▸ **Data lines**:

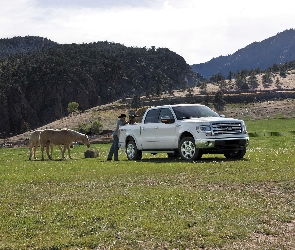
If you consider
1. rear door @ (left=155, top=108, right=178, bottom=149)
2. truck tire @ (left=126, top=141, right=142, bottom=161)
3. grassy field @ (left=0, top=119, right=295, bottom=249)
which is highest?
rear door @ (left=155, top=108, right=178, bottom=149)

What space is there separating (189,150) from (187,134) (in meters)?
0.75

==

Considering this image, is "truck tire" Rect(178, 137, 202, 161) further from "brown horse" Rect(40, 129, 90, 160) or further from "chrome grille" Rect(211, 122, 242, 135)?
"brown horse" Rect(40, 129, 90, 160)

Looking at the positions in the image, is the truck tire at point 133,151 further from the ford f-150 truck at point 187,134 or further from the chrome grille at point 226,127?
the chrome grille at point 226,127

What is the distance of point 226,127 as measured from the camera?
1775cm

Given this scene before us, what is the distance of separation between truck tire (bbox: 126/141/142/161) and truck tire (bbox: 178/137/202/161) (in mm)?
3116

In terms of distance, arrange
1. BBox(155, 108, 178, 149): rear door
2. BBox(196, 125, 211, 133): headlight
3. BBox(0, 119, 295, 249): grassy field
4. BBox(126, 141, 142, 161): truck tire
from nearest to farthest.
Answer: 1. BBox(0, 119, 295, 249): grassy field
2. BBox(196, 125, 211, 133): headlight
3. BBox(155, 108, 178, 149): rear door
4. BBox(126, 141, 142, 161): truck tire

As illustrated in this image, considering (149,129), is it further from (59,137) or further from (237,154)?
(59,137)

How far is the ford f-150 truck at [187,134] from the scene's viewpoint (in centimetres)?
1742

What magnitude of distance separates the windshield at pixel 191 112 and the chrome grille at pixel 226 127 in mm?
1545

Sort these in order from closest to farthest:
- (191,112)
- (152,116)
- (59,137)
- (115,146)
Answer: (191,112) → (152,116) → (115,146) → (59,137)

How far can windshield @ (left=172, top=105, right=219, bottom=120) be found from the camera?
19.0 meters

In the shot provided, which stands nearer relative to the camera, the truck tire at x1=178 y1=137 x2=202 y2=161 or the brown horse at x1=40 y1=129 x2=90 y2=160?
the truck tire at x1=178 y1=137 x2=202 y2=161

==

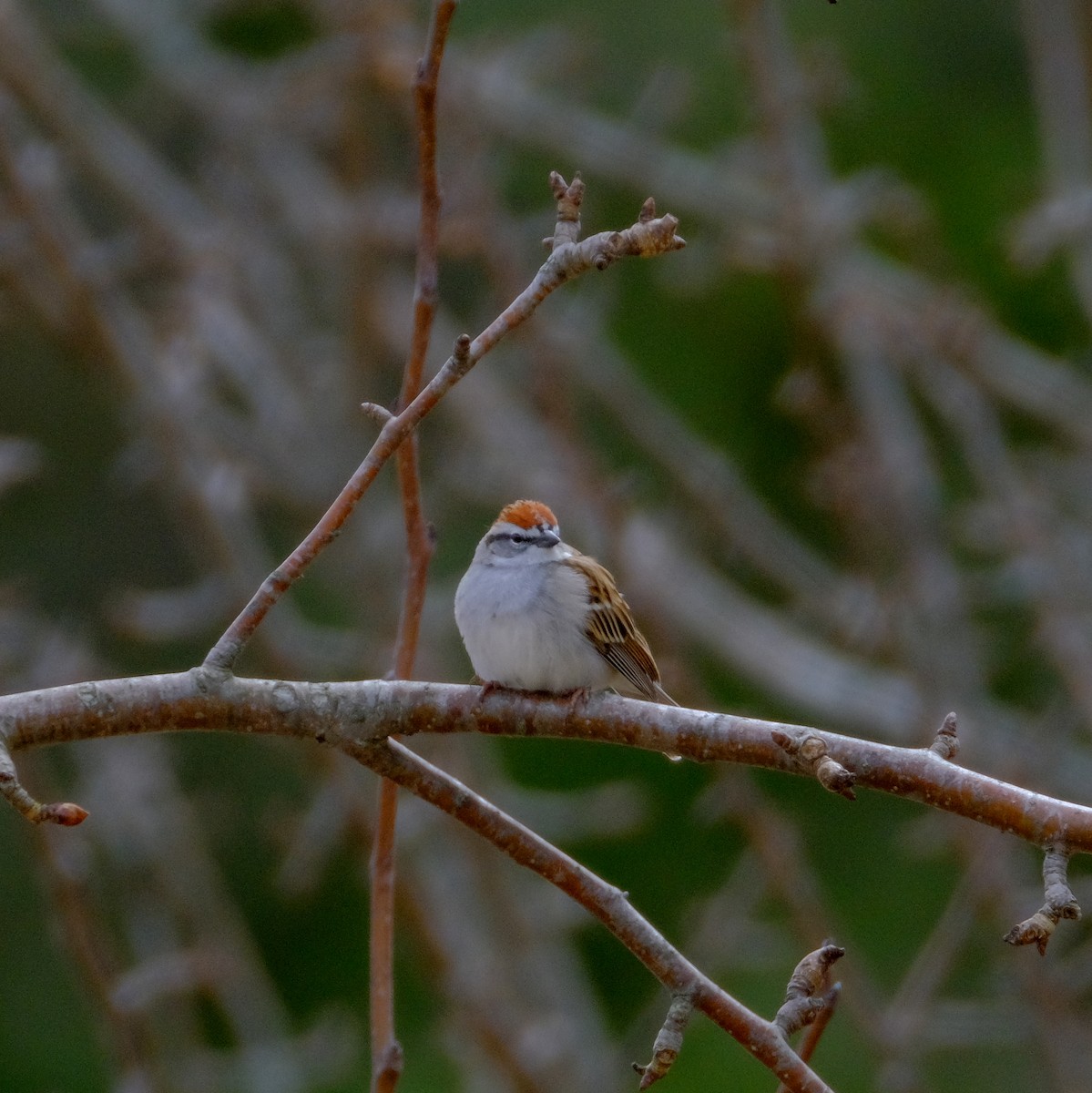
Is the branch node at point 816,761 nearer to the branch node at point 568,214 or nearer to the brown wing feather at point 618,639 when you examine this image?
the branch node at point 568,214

▸ **Written instruction**:
Reproduce word for word the lines above, starting at the line that contains "What magnitude of" and stopping after the line that contains "19.0 meters".

▸ **Right answer**:
What magnitude of distance separates the windshield at pixel 191 112 and the chrome grille at pixel 226 127 in mm?
1545

Sort these in order from closest to farthest:
- (191,112)
- (152,116)
- (59,137)
- (115,146)
Answer: (191,112) → (152,116) → (115,146) → (59,137)

How far can windshield @ (left=172, top=105, right=219, bottom=120) be found from the camera?
19.0 meters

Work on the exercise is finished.